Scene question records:

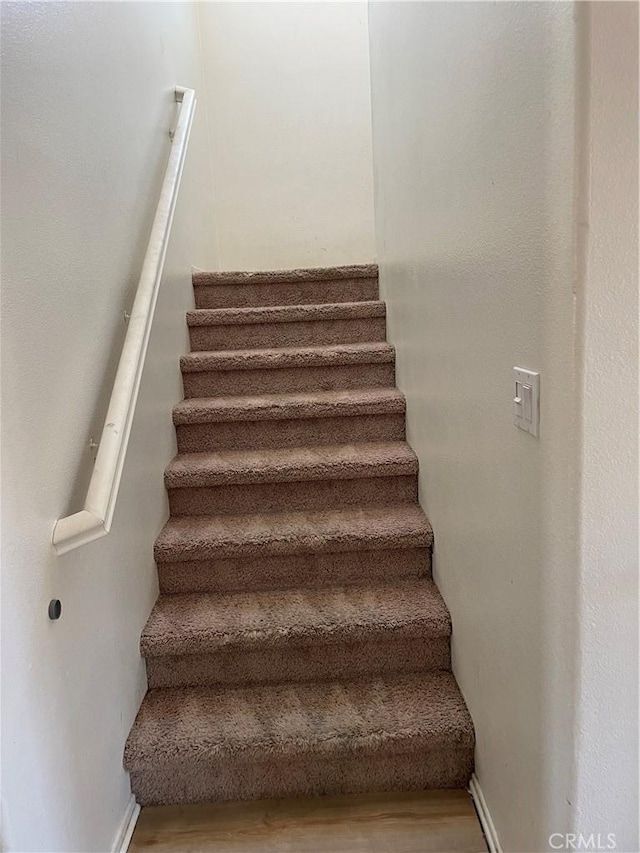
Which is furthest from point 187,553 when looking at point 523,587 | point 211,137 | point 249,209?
point 211,137

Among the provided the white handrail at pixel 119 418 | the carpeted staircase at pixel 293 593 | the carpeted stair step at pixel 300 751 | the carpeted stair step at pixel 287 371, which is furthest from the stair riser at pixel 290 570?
the carpeted stair step at pixel 287 371

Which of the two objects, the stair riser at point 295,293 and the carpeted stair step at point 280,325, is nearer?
the carpeted stair step at point 280,325

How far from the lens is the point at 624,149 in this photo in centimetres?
74

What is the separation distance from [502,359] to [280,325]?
5.28 ft

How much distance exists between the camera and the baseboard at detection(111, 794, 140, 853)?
1333 mm

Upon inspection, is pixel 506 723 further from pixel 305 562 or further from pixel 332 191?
pixel 332 191

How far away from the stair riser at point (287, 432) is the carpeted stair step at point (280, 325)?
503 mm

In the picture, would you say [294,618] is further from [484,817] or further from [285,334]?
[285,334]

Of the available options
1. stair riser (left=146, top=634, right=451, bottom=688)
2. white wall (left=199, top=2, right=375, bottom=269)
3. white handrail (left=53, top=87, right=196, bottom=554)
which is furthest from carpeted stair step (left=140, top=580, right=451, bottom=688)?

__Directions for this task__.
Keep the pictures out and write out the records exactly.

__Exercise solution__.
Which is furthest from point 187,553 when looking at point 523,587 | point 211,137 | point 249,209?
point 211,137

Among the provided the white handrail at pixel 119 418 | the carpeted staircase at pixel 293 593 | the carpeted stair step at pixel 300 751 | the carpeted stair step at pixel 287 371, which is furthest from the stair riser at pixel 290 570?
the carpeted stair step at pixel 287 371

Which of the two objects, the stair riser at point 295,293 and the carpeted stair step at point 280,325, is nearer?
the carpeted stair step at point 280,325

How far from the lens is the point at 624,149 in this photo in centimetres?
74

What is the separation distance from [502,359] to [280,325]?
5.28 ft

How much distance exists between the camera and the baseboard at detection(111, 794, 140, 853)?
1333 mm

Upon inspection, is pixel 506 723 further from pixel 305 562 or further from pixel 332 191?
pixel 332 191

How far away from the stair riser at point (287, 432) is the carpeted stair step at point (280, 325)?
503 mm

In the picture, would you say [294,618] is further from [484,817] or further from [285,334]?
[285,334]

Of the available options
1. stair riser (left=146, top=634, right=451, bottom=688)
2. white wall (left=199, top=2, right=375, bottom=269)
3. white handrail (left=53, top=87, right=196, bottom=554)
which is furthest from carpeted stair step (left=140, top=580, right=451, bottom=688)?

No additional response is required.